As shown in the above figure, Pantomime has various advantages over RGB cameras including privacy-awareness and occlusion to weather and lighting conditions.
mmWave radar generated point clouds
Following a set of preprocessing pipelines described in Pantomime paper, a sparse point cloud is generated. A point cloud is a set of unordered points in a 3D space. The point clouds generated by the radar has not only spatial features, but also temporal features reflecting the evolution of gesture through time. In the following figure you can see an example of a point cloud recorded from a participant performing a gesture:
As shown in the above figure, the generated point cloud is noisy and highly-sparse (compared to that of other sensors like MS Kinect) which posses unique challenges in the processing phase.
Using the unique features of the mmWave generated radar point clouds, we proposed a neural network architecture to recognize gestures. We extract the spatial features from each frame using a static point cloud encoder module, then fuse the spatial features through time to capture the temporal evolution of the gesture. In the following figure, the architecture of the proposed method is shown:
To evaluate the model, we collected a dataset with the following features:
- 21 classes of gestures
- 5 environments
- 3 gesture performing space
- 7 angles
- different distances
- more than 40 participants
- more than 10,000 samples
The complete set of gestures designed for the experiment is shown in the figure above. We published the dataset and the source code on Zenodo to let other researcher to reproduce the results and build upon our model.

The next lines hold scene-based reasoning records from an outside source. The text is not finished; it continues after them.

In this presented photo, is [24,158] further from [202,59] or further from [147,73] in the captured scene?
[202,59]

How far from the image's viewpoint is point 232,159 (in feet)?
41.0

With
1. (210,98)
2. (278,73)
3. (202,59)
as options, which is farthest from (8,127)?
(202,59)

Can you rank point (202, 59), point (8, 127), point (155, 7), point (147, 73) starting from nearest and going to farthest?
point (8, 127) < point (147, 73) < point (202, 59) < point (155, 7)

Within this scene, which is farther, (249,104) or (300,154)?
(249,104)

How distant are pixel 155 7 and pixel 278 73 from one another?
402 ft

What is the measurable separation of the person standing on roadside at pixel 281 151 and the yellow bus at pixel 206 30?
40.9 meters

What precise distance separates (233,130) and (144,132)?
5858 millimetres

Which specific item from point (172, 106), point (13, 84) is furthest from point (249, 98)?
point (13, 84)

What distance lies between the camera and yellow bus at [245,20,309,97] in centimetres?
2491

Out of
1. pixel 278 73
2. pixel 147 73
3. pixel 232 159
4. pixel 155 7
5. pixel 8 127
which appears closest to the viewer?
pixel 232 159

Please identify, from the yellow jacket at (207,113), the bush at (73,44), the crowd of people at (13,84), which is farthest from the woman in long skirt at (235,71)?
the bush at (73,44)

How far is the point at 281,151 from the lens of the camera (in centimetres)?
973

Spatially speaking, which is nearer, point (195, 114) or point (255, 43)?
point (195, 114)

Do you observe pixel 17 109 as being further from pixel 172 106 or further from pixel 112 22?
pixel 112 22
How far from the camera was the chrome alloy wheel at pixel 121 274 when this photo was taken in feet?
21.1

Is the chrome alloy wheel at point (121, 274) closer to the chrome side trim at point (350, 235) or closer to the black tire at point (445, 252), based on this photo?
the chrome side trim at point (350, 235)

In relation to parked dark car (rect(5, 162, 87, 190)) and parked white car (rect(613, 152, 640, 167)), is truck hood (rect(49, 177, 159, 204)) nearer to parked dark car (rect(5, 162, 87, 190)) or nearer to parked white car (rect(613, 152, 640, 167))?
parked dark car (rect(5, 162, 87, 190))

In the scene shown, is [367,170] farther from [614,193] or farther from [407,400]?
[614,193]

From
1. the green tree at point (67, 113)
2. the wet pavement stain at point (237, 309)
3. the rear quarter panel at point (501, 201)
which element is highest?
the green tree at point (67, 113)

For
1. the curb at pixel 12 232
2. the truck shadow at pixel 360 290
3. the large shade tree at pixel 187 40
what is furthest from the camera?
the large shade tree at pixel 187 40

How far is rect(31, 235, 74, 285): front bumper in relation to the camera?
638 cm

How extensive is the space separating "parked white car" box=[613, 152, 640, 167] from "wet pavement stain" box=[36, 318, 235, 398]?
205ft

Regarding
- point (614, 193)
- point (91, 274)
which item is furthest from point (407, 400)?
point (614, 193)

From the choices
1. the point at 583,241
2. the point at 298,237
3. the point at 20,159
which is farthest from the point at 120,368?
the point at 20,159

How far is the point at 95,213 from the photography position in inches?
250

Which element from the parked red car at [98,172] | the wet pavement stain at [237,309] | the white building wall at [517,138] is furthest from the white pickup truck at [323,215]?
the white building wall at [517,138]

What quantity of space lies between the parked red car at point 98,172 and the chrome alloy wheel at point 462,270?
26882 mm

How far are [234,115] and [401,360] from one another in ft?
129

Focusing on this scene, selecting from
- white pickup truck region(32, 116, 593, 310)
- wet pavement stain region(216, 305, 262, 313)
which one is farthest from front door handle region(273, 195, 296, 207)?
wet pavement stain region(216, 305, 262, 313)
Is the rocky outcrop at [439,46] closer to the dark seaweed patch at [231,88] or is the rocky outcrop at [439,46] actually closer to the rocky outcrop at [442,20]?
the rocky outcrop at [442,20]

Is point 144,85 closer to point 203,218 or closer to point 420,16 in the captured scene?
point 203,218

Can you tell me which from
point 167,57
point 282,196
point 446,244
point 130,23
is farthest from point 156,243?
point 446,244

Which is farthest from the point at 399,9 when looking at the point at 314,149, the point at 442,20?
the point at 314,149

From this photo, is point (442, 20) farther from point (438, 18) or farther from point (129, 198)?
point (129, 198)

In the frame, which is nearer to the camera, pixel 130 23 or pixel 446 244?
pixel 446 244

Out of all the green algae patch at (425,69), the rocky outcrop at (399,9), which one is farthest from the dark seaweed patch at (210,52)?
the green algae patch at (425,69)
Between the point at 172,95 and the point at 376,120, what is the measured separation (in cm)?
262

We have compared Pantomime to state of the art models in the above table. Pantomime outperformed all of them in three different settings of the dataset: EASY: a set of gestures that are easy to remember and perform, COMPLEX: a set of gestures that are mainly both handed or circular, ALL: all the 21 classes of gestures. You can see the rest of the results for different angles, speeds, distances, and environments in the paper.
What about sensing through walls?
Let’s come back to the title of the post “FMCW mmWave radars can see through walls!”. We collected data in a setting called “through-wall”. In this setting, we put the radar on one side of the wall and asked the participant to stay in the other side of the wall and perform the gesture. The setting is shown in the figure below.
It is pretty obvious that in the same setting, if we use an RGB camera, the accuracy of the recognition will be 0% since the visible light cannot penetrate through walls. Whereas, using a mmWave radar we demonstrated that Pantomime can achieve an accuracy of 64.43%.
In summary, we discussed the basic principles of radars especially FMCW mmWave radars. Utilizing them, we presented our recent work entitled Pantomime, a novel mid-air gesture recognition system exploiting spatio-temporal properties of mmWave RF signals via 3D sparse point motion clouds.
Pantomime is positioned in a unique region of the RF landscape: mid-resolution mid-range high-frequency sensing making it ideal for mid-air gesture recognition. We also showed that we can sense gestures even through-walls which is one of the advantages of mmWave radars over RGB cameras.